I am very grateful to the noble Earl, who has been very influential, as I will explain in a moment, in persuading the Government to think about this again. I will not quote it again, but what I just quoted was the view at the time we consulted.
The Scottish Government concluded that regulation would be unnecessary and disproportionate. It may well be that, from the evidence the noble Earl referred to, since then they have changed their view.
As for regulatory arbitrage, it should not mean that a firm can evade regulation by moving across the border. The Bill gives the Treasury a power to define when a person should be treated as carrying on claims management activity in England and Wales, which gives government the flexibility to adapt the definition should the market change. When exercising this power, the Government intend to capture CMCs approaching consumers in England and Wales, and CMCs taking forward their claims should be subject to FCA regulation. This mirrors the current regulatory framework, in which the requirement to be authorised is not dependent on where the CMC is located but based on where it carries out the regulated service.
With regard to nuisance calls in Scotland, the Government continue to build on a package of measures to tackle this problem across the UK. We have already delivered a number of actions, including: a measure in the Digital Economy Act 2017 making it a requirement for the Information Commissioner to issue a statutory code of practice on direct marketing; requiring all direct marketing callers to provide caller line identification; and increasing the maximum level of monetary penalty the ICO can issue to £500,000 for serious breaches of the regulations. In the light of what the noble Earl has said, we will re-engage with the Scottish Government on this issue and keep our position on claims management regulation under review.

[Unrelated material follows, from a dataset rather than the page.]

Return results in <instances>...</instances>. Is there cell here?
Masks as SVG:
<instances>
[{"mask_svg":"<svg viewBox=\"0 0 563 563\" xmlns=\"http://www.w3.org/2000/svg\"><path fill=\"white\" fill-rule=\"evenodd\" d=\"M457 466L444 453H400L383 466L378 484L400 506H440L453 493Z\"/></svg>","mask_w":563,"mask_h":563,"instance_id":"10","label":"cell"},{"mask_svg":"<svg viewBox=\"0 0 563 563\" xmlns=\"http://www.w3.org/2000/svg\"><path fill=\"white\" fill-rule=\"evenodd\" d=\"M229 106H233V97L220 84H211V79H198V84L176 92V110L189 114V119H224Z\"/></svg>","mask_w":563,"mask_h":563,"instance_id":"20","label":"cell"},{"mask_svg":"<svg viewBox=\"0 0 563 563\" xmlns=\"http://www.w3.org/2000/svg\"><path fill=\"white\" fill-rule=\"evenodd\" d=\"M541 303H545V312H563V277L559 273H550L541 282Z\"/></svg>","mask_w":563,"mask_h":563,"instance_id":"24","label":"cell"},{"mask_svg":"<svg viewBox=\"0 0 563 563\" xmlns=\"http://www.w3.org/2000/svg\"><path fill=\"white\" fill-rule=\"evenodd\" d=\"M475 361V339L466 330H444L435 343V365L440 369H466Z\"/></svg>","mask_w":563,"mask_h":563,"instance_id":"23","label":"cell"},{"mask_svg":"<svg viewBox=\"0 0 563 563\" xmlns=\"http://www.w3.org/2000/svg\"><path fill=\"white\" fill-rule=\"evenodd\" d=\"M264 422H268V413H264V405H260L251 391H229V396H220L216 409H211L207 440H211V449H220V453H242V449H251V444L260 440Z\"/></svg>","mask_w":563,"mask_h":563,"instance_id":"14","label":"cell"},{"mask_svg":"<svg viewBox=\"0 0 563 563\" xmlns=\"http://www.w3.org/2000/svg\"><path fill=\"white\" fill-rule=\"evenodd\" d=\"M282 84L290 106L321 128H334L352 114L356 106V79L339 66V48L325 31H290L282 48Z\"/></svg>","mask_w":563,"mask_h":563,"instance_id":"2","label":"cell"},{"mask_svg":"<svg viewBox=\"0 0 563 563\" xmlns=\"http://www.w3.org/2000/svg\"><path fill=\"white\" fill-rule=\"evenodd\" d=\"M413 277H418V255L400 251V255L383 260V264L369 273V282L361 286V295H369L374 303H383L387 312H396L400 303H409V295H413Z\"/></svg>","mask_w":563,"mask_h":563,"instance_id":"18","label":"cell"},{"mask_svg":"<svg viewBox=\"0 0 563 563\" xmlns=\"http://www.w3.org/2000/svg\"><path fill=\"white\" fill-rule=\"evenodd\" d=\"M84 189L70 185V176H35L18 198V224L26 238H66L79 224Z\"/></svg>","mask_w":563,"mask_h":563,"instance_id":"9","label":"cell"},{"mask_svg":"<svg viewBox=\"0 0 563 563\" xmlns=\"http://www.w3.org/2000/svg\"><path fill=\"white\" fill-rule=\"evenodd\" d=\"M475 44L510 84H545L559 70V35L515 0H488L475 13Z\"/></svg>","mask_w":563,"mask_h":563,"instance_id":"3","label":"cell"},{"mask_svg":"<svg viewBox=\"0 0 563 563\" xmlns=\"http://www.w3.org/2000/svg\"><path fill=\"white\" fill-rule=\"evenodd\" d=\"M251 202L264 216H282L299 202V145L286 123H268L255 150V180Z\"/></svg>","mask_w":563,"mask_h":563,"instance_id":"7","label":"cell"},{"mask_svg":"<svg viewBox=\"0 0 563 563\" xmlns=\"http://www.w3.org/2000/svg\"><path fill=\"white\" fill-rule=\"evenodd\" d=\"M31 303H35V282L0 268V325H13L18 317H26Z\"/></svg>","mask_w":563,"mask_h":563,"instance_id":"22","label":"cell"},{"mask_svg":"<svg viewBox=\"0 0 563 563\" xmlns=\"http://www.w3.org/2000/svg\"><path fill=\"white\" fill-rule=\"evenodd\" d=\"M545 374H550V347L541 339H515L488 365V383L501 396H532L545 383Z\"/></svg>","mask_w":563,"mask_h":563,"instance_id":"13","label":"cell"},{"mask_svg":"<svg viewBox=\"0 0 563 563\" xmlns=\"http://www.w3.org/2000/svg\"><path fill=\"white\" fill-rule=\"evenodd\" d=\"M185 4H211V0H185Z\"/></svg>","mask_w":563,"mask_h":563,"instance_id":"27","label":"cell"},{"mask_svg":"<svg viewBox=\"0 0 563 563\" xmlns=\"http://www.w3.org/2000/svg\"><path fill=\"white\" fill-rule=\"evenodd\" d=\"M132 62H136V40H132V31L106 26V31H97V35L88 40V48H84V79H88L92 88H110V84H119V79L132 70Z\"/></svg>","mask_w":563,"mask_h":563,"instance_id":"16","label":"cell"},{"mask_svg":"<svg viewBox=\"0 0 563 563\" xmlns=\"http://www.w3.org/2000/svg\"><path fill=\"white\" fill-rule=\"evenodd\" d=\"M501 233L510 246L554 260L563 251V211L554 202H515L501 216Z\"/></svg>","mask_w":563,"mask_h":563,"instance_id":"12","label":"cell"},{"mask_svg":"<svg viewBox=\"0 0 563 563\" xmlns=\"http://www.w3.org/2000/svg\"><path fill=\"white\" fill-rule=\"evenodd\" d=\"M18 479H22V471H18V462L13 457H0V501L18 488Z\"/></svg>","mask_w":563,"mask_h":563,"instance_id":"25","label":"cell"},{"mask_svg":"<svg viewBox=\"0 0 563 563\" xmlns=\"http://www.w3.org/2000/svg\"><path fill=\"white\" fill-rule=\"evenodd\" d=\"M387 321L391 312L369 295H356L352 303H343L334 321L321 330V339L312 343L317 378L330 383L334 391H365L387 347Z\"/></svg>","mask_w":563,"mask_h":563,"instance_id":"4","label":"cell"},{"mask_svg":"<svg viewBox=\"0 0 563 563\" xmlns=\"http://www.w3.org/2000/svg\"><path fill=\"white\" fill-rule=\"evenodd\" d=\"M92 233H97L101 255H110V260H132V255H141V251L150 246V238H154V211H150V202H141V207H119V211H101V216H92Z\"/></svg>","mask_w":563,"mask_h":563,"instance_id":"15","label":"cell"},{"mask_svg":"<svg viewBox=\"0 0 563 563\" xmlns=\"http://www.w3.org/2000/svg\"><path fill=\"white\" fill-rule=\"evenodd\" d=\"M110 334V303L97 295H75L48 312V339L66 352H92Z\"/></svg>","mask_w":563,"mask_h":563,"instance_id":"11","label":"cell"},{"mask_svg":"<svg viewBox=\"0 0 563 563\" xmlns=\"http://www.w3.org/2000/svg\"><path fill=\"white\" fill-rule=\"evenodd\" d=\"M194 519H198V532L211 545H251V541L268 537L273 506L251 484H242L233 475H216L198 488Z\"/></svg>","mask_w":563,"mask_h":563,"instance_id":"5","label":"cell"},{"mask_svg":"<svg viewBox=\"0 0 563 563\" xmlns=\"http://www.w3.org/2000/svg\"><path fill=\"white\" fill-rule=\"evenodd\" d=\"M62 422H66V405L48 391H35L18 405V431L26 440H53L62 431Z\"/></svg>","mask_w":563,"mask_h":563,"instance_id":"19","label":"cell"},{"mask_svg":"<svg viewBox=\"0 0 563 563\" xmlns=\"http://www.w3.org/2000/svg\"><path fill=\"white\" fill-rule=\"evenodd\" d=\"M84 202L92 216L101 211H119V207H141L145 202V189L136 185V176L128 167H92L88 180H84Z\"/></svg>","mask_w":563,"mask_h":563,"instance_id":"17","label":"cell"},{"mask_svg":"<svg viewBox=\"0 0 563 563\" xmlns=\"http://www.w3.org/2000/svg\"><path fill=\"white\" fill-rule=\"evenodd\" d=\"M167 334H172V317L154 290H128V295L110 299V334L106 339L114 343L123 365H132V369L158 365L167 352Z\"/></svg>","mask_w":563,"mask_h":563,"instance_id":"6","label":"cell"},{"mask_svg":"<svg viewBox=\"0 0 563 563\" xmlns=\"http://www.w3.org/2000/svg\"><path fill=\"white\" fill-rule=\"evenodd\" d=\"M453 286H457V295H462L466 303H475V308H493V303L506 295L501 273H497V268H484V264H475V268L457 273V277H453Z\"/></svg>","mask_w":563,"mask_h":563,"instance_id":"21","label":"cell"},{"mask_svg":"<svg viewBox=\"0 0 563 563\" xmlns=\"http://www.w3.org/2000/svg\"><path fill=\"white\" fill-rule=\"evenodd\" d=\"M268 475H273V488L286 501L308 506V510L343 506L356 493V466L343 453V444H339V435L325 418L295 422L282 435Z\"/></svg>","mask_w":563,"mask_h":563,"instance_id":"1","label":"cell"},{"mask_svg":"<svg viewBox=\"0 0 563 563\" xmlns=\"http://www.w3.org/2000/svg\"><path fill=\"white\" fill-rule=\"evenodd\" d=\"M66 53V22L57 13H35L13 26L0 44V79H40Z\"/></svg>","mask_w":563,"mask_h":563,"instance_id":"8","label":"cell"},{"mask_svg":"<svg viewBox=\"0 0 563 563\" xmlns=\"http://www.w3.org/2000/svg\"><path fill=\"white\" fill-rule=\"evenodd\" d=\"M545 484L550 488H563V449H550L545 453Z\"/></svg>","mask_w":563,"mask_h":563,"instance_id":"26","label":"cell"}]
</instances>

Amendment 75, tabled by the noble Lords, Lord McKenzie and Lord Stevenson, seeks to establish a timescale within which the Government will commence the legislation relating to the single financial guidance body. I am not sure the amendment would do what the noble Lord wants: these regulations would have to be made within 18 months of Royal Assent, but the regulations could then provide for these sections to come into effect after 18 months have passed. I am sure that was not the intention, but that is the reading of the amendment as I have interpreted it. As indicated in our response to the consultation on the single financial guidance body, the new body will come into existence no earlier than autumn 2018. We want to ensure that we provide for the best possible transition from the existing services to the new body. We are conscious, though, that the process has already created some uncertainty for existing services and for consumers. For that reason, as well as those given by the noble Lord, we would like to move as quickly as is practicable.
We also want to provide time for the chair and chief executive to assess and contribute to the key set-up arrangements. In line with Managing Public Money principles, the Bill must have passed Second Reading in the House of Commons before a recruitment exercise for the chair and chief executive can commence. We anticipate starting this recruitment exercise as soon as possible after that point. We are working with existing services and other key stakeholders to ensure that we remain on track to establish the new body. Although I sympathise with what the noble Lord is seeking to achieve with this amendment, I assure him we have
every intention of establishing the new body as soon as is practically possible and ensuring that the body is able to deliver an improved, joined-up service to meet the needs of the public.
Against the background of the undertaking I have given to the noble Earl, and the assurances I have just given to the noble Lord, Lord Stevenson, I hope this amendment might be withdrawn and the others not pressed.